From a Medium.com post: Docker Exec Output Woes

When you type: docker exec -it <container> <command>

You are attaching your terminal session to that processes’ running context. The process itself is already running — and its output is bound to your logging stack via its own STDOUT channel… now if you run a NEW process (like any command) its output is bound to your terminal — because you need to see it!

This is the reason why container logs go to one place, and exec command output go to another.

This is mostly by-design, and a Linux purist might tell you you’re doing things wrong if you need to capture these outputs. That may be so… but we’d still like a workaround!

What to do Here’s a naive solution. From inside the container, run:

echo hello > /proc/1/fd/1

“hello” will now show up in the logging system configured for the container.

dsotirho-ucsc commented 8 months ago

Assignee to test suggested workaround.

dsotirho-ucsc commented 7 months ago

Tried the workaround by manually modifying the garbage collection service file /etc/systemd/system/registry-garbage-collect.service.

< ExecStart=/usr/bin/docker exec gitlab /opt/gitlab/bin/gitlab-ctl registry-garbage-collect -m
> ExecStart=/usr/bin/docker exec gitlab sh -c '/opt/gitlab/bin/gitlab-ctl registry-garbage-collect -m > /proc/1/fd/1'

The first log shown below is from a run of the service without the workaround, and the second is with the workaround in place.

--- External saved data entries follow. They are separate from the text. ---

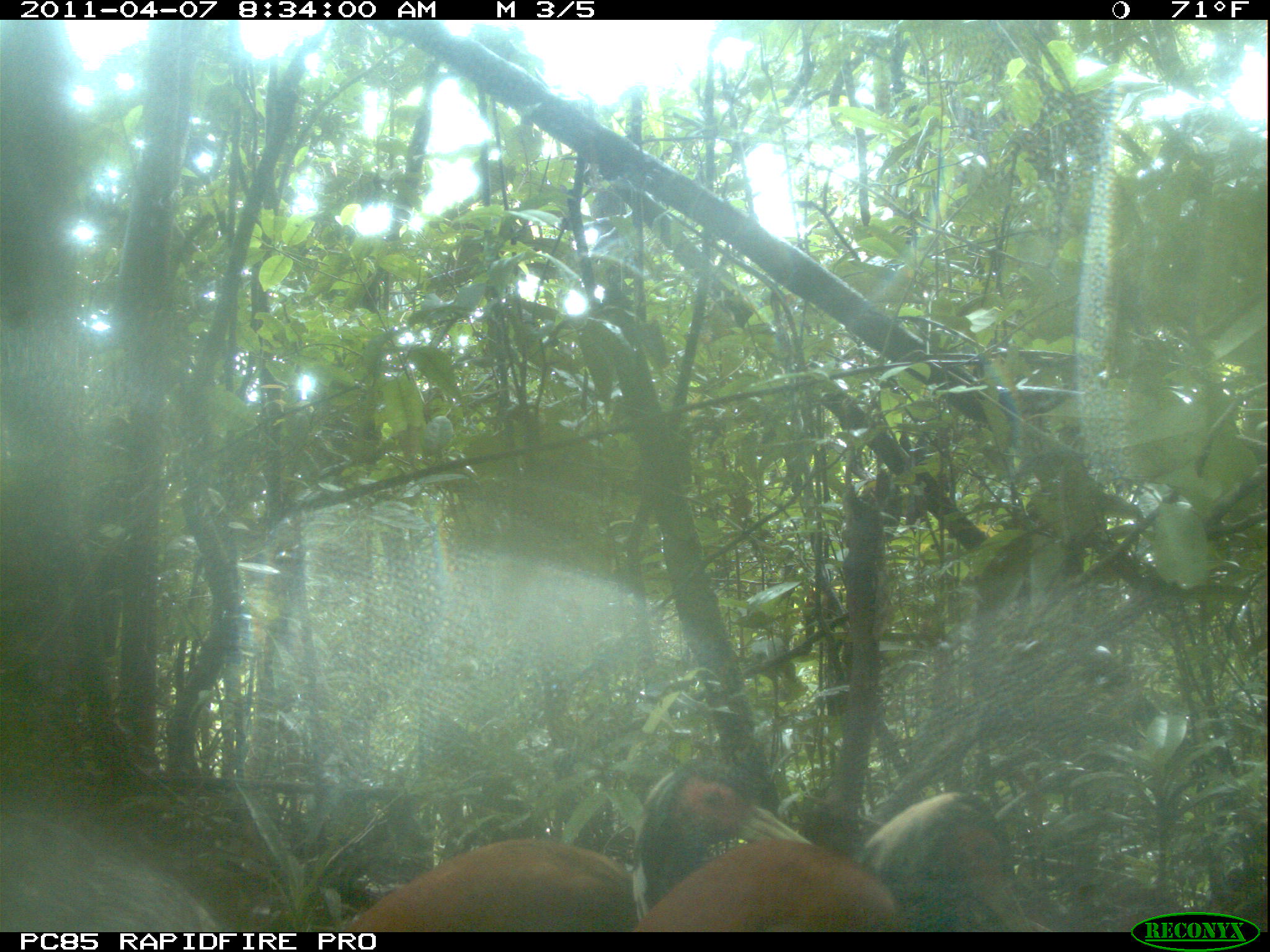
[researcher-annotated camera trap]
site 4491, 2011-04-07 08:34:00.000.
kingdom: Animalia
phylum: Chordata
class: Aves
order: Pelecaniformes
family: Threskiornithidae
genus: Lophotibis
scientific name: Lophotibis cristata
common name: madagascan ibis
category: lophotibis cristataa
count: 2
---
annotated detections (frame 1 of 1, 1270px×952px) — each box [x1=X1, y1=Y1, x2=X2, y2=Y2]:
lophotibis cristataa: [x1=335, y1=751, x2=809, y2=928]; [x1=638, y1=788, x2=1030, y2=931]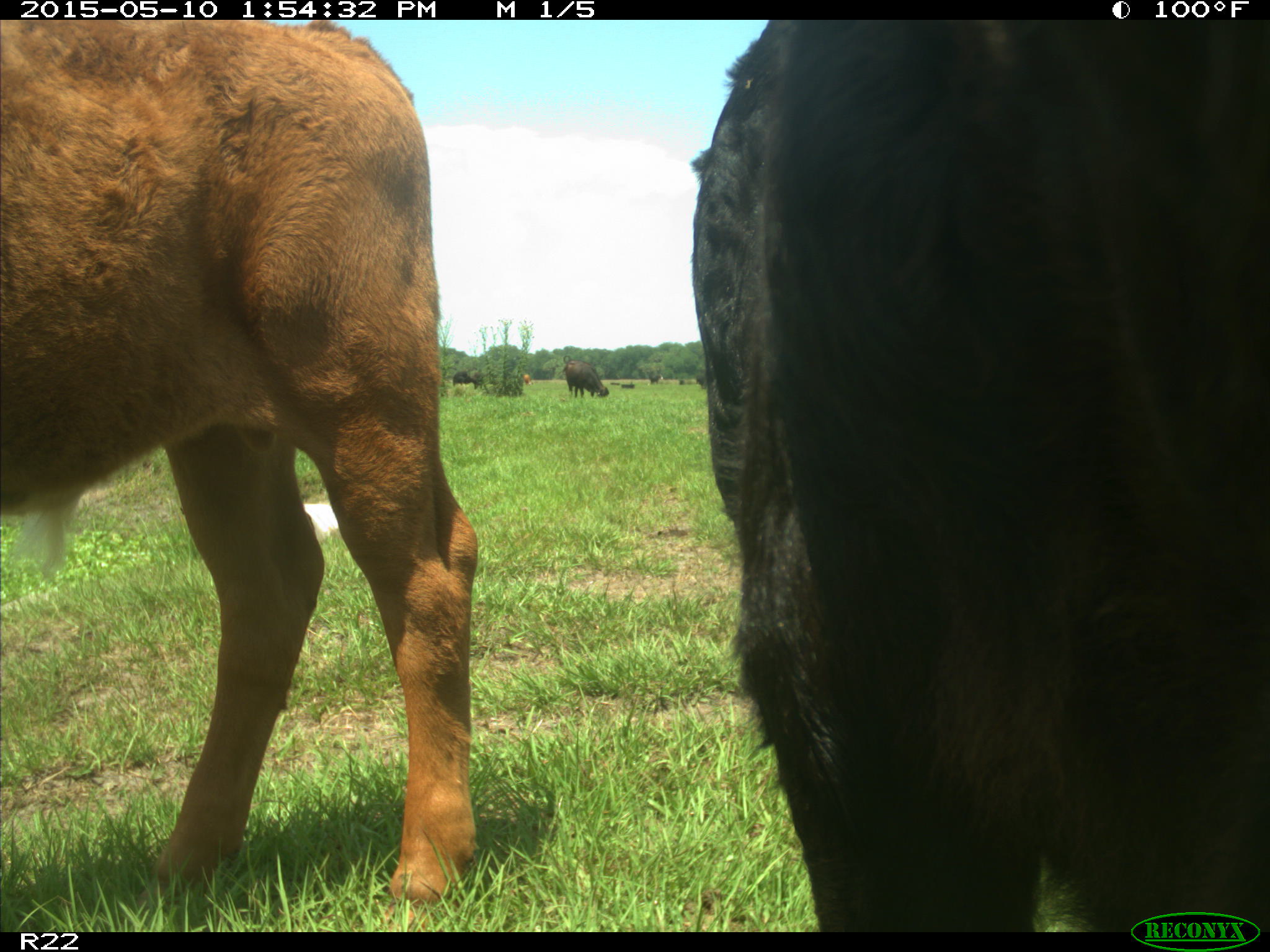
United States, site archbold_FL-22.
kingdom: Animalia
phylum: Chordata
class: Mammalia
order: Artiodactyla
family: Bovidae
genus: Bos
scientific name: Bos taurus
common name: domestic cow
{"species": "Bos taurus (domestic cow)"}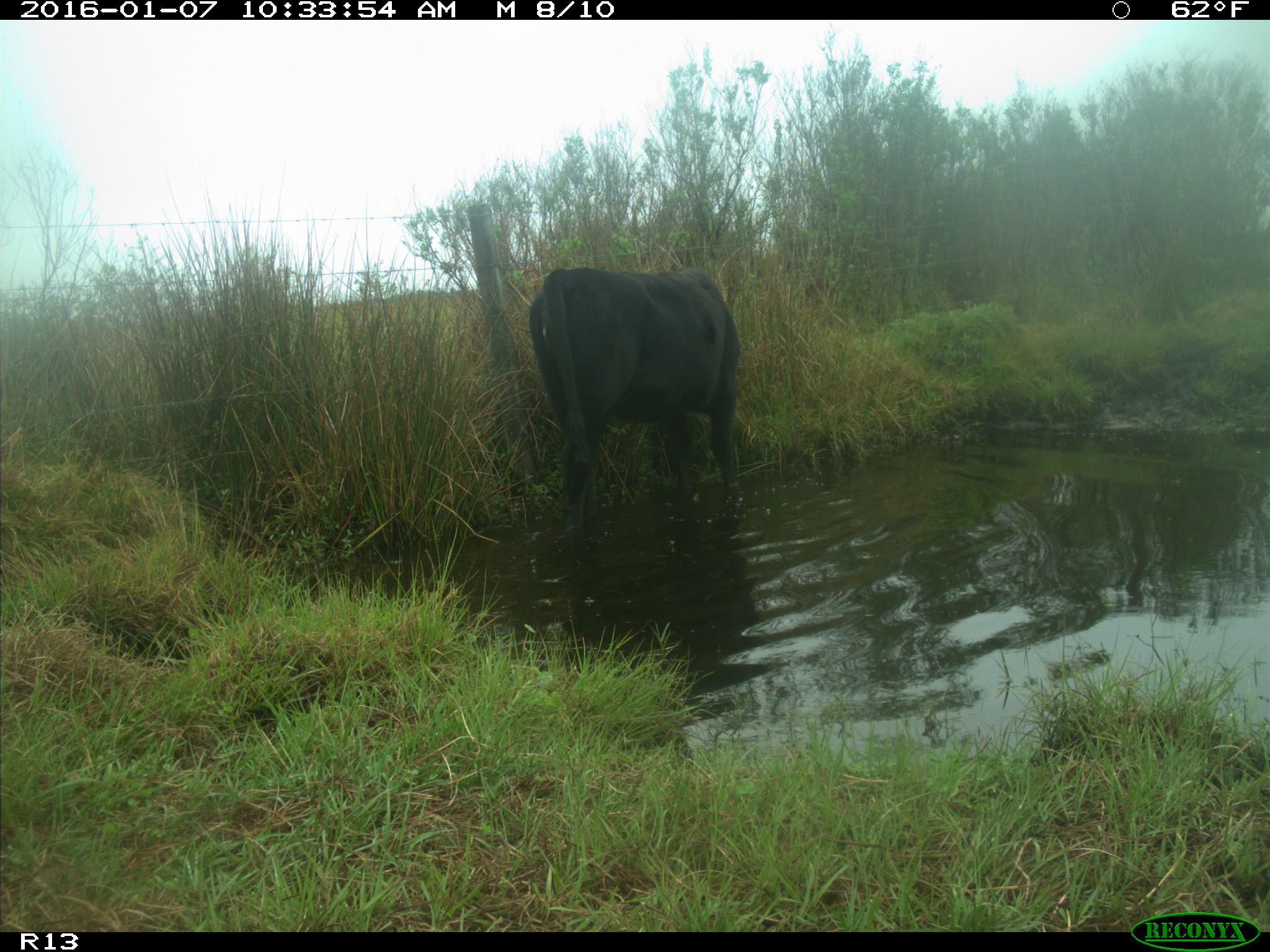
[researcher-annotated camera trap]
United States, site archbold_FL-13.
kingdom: Animalia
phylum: Chordata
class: Mammalia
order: Artiodactyla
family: Bovidae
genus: Bos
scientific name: Bos taurus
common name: domestic cow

https://us-east-1.console.aws.amazon.com/cloudwatch/home?region=us-east-1#logsV2:logs-insights$3FqueryDetail$3D~(end~0~start~-86400~timeType~'RELATIVE~unit~'seconds~editorString~'fields*20*40timestamp*2c*20*40message*0a*7c*20filter*20*40logStream*20*3d*20*27*2fvar*2flog*2fmessages*27*0a*7c*20filter*20*40message*20like*20*2fRunning*20garbage-collect*2f*0a*7c*20sort*20*40timestamp*20asc*0a*7c*20limit*201000~queryId~'58767287b31b48d-759b28a-4c628bf-bc17a9c-e439378acf173c550e752b~source~(~'*2faws*2fcwagent*2fazul-gitlab~'azul-trail-dev))

[
    {
        "@timestamp": "2024-03-20 23:08:23.730",
        "@message": "Mar 20 23:08:23 ip-172-21-0-99 docker: Running garbage-collect using configuration [\"/opt/gitlab/embedded/bin/registry\", \"garbage-collect\", \"/var/opt/gitlab/registry/config.yml\", \"-m\"], this might take a while..."
    },
    {
        "@timestamp": "2024-03-20 23:09:59.249",
        "@message": "Mar 20 23:09:59 ip-172-21-0-99 docker: gitlab: Running garbage-collect using configuration [\"/opt/gitlab/embedded/bin/registry\", \"garbage-collect\", \"/var/opt/gitlab/registry/config.yml\", \"-m\"], this might take a while..."
    }
]
hannes-ucsc commented 7 months ago

For demo, attempt to reproduce. Also non-exec logs are still prefixed as before.